Task instructions ▸
1 – In the article about the UVM track facility, on what dates is the 2014 America East Track and Field Championships taking place?
2 – Reproduce the passage of the UVM track article from "Largely led by" to "that awaited her.".

Letting it Fly
Javelin star leads Catamounts as they host championship meet
- By Thomas James Weaver
UVM’s Frank H. Livak Track and Field Facility, a nine-lane oval that still exudes a rubbery new track smell, strangely pleasant on a warm spring day, has been in use for two seasons. But the track’s coming out party won’t happen until this weekend, May 3 and 4, when hundreds of athletes hit the surface to run, jump, and throw in the 2014 America East Track and Field Championships.
“We’ve never hosted a meet here this big,” says Nika Ouellette, a team captain and two-time All-America javelin thrower for the Catamounts. “It’s been a fantasy for us — trying to imagine the intensity of hosting it. This is one of the finest facilities in the Northeast, and this is a great opportunity to put this track on the map.”
Largely led by Ouellette’s efforts, it’s also being seized as an opportunity to bring generations of UVM track and field alumni back to campus. The six Catamount captains have all signed postcard invitations that were mailed to 2,100 UVM alumni and the parents of current athletes. Ouellette smiles and acknowledges that she might not have proposed the personal touch of signing if she’d fully appreciated the writer’s cramp that awaited her.

[Records]
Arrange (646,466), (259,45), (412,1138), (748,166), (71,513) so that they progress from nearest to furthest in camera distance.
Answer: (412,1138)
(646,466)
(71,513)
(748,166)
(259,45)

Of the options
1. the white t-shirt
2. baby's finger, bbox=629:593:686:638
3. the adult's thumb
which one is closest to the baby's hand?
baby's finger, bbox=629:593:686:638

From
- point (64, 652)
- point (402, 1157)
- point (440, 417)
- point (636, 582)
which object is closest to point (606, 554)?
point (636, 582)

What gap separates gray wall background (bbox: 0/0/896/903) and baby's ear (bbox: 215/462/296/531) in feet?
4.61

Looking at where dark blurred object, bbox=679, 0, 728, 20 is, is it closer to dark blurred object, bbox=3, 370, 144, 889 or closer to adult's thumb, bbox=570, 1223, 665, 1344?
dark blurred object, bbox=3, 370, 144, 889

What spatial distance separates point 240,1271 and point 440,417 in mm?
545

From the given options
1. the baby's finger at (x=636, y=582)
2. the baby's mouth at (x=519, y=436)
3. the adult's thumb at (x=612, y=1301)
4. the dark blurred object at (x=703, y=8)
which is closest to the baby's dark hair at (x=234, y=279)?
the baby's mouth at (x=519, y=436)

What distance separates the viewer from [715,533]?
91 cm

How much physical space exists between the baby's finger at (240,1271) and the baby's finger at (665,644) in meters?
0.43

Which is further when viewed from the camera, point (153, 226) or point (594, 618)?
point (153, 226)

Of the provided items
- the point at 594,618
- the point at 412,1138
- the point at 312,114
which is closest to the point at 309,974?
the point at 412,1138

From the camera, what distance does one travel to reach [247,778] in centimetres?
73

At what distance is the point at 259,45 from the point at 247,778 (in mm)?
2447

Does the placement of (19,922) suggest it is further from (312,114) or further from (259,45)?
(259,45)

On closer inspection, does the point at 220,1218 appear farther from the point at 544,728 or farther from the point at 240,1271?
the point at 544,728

Answers to the problems ▸
1 – May 3 and 4.

2 –
Largely led by Ouellette’s efforts, it’s also being seized as an opportunity to bring generations of UVM track and field alumni back to campus. The six Catamount captains have all signed postcard invitations that were mailed to 2,100 UVM alumni and the parents of current athletes. Ouellette smiles and acknowledges that she might not have proposed the personal touch of signing if she’d fully appreciated the writer’s cramp that awaited her.